AI could strengthen the business case for prevention by helping organizations in a number of ways: identifying who will benefit most from interventions; deploying staff more efficiently; reducing avoidable hospitalizations; and managing chronic diseases proactively. Perhaps AI’s greatest contribution to preventive medicine may not be inventing new preventive therapies but making prevention operationally and economically viable at scale.

How trust could shape AI’s future deployment in health care

The defining role of physicians may shift from being the primary source of medical knowledge to being the primary steward of judgment, ethics, trust, and human relationships in an increasingly AI-enabled health care system. But will AI be used to make physicians more human by removing administrative burdens and enhancing clinical decision-making? Or will it be used to make medicine more industrialized, protocol-driven, and impersonal?

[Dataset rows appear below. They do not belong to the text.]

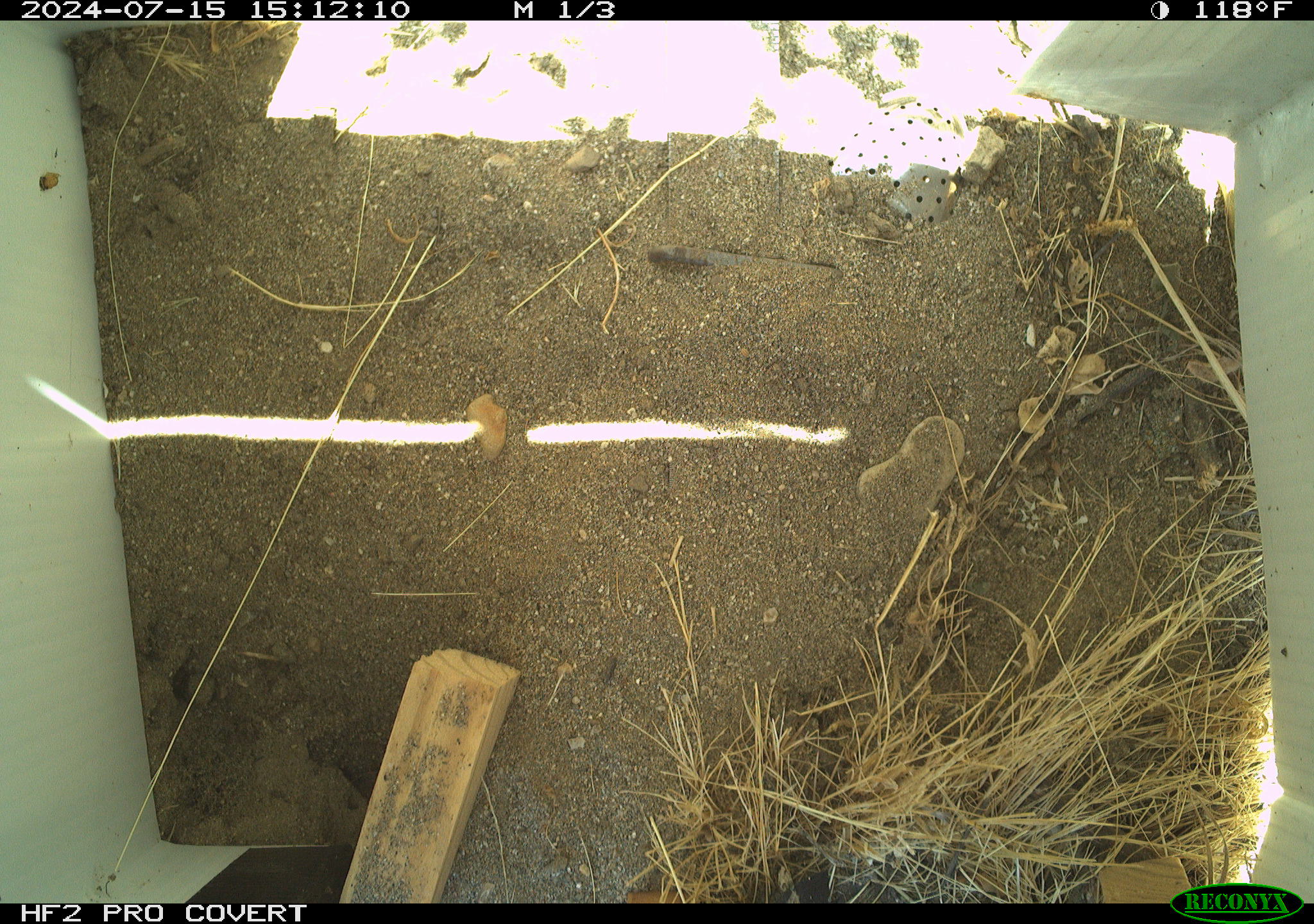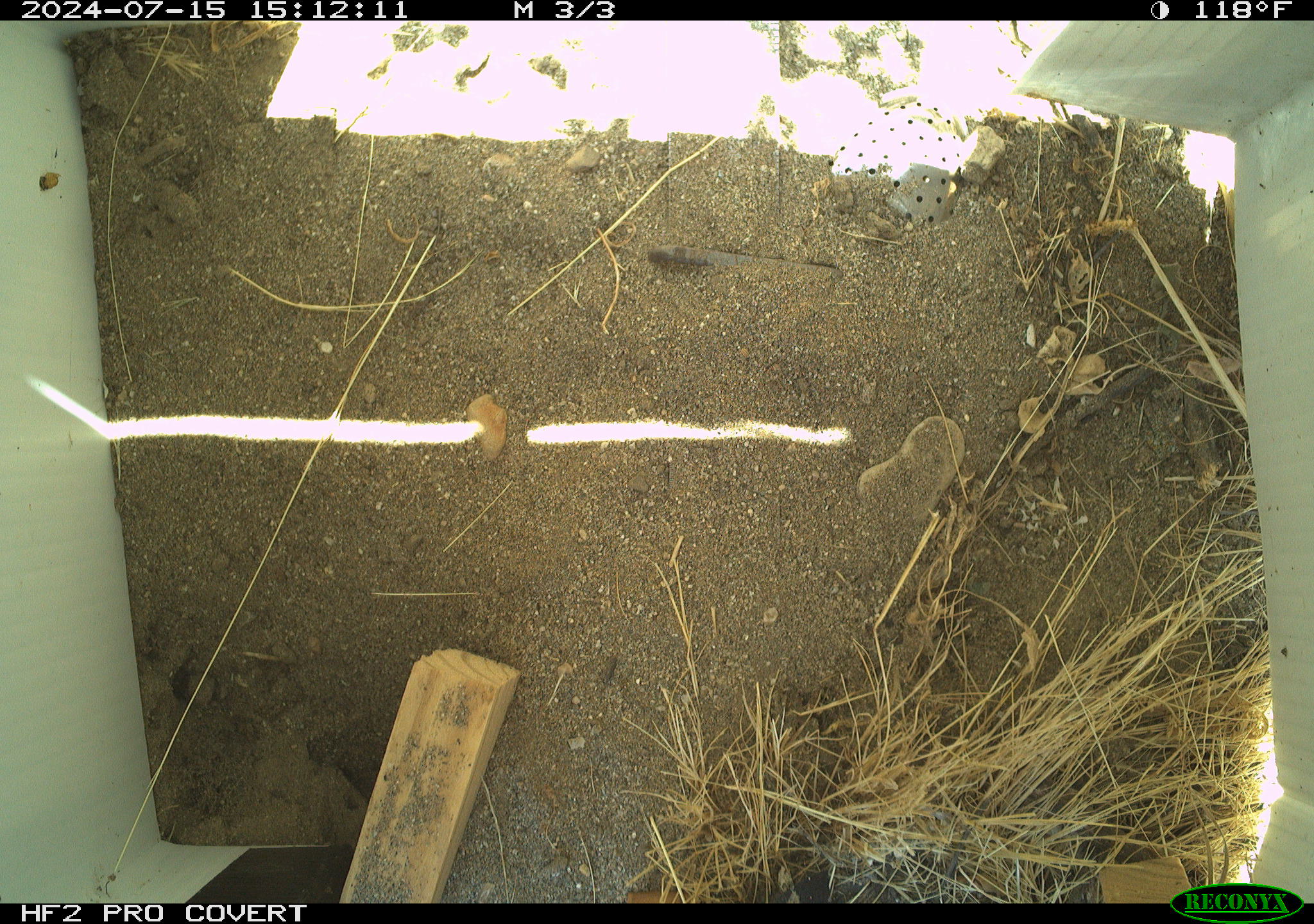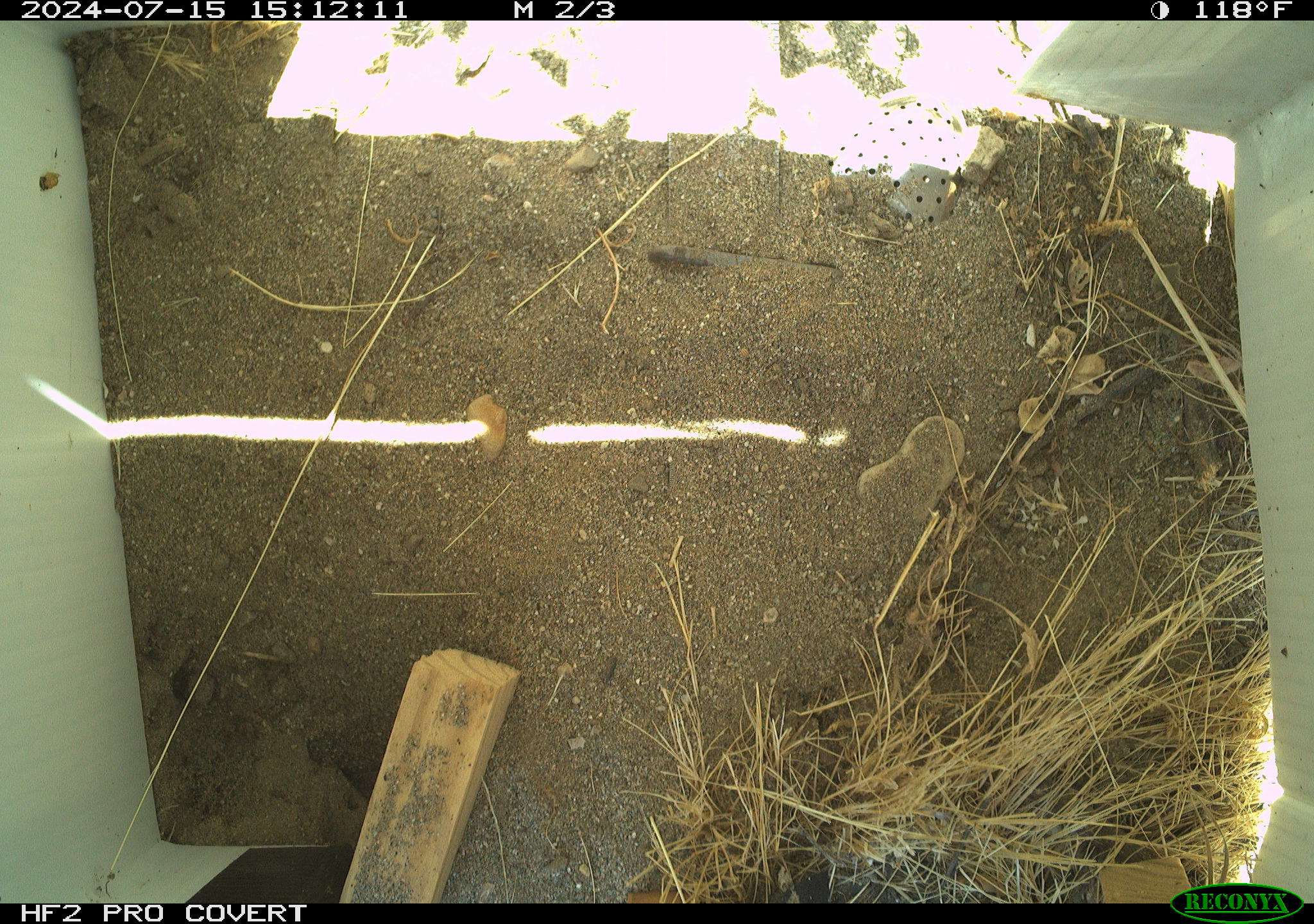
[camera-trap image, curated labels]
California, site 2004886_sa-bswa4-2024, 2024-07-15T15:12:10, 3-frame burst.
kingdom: Animalia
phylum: Chordata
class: Mammalia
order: Rodentia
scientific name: Rodentia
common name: rodent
Rodent (Rodentia).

The consensus view among the health care professionals we have worked with is that AI’s impact will depend less on the technology itself and more on the values, incentives, governance structures, and professional norms that shape its use. If this view is broadly correct, the future of medicine may therefore hinge not merely on technological innovation, but on preserving trust, professionalism, and human connection while embracing AI’s considerable capabilities.

But scenario thinking challenges us to consider alternative outcomes, including that AI leads to new workforce models that in turn drive a fundamental rethinking of what professionalism in medicine looks like in the future.

Who knows?  No one, really. Which is why scenario thinking that is both rigorous and humble is more than ever necessary to anticipate the complex road ahead for AI in health care.